Namun di lapangan, aktivitas yang diduga ilegal itu dikabarkan masih berlangsung. Tidak terlihat adanya penyegelan, garis polisi, ataupun penghentian sementara dari BP Batam. Kondisi ini membuat masyarakat menilai bahwa hukum berjalan tidak seimbang—keras kepada masyarakat kecil, tetapi tumpul ketika berhadapan dengan pengusaha besar. IPJI KEPRI bahkan menyebut bahwa pembiaran terhadap dugaan penimbunan waduk merupakan bentuk kegagalan institusi dalam melindungi kepentingan publik.

Situasi ini memunculkan berbagai dugaan dan pertanyaan di tengah masyarakat. Apakah terjadi kelalaian dalam pengawasan? Adakah kongkalikong di balik proyek tersebut? Ataukah ada kepentingan tertentu yang menyebabkan tindakan hukum tertunda? Tanpa transparansi, kecurigaan semacam ini sulit dihindari.

Jika dugaan pelanggaran tersebut terbukti, pemerintah sebenarnya memiliki kewenangan untuk mencabut izin perusahaan, memberikan sanksi administratif, melakukan pembongkaran paksa, hingga mengambil kembali lahan negara. Namun hingga saat ini, belum ada satu pun langkah tersebut yang terlihat dilakukan. Kondisi ini semakin memperkuat persepsi bahwa penegakan hukum tidak berfungsi secara optimal.

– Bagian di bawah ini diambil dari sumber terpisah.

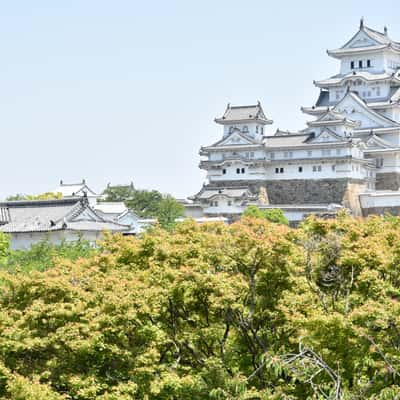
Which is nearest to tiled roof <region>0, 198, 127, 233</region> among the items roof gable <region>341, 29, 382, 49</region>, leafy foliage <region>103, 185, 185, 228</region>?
leafy foliage <region>103, 185, 185, 228</region>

Dengan melihat semua fakta tersebut, IPJI KEPRI menegaskan bahwa penyelesaian kasus Waduk Tembesi tidak cukup hanya menyasar perusahaan yang diduga melakukan penimbunan. Yang lebih penting adalah menginvestigasi proses pengawasan oleh BP Batam dan kepolisian, sebagai institusi yang memegang tanggung jawab utama melindungi waduk dan sumber air masyarakat.

Waduk adalah sumber kehidupan. Merusaknya adalah pelanggaran; membiarkannya adalah kegagalan. Karena itu, IPJI KEPRI mendesak BP Batam dan kepolisian untuk segera mengambil langkah tegas dan transparan demi mengembalikan kepercayaan publik serta memastikan lingkungan tetap terlindungi sebagaimana amanah undang-undang.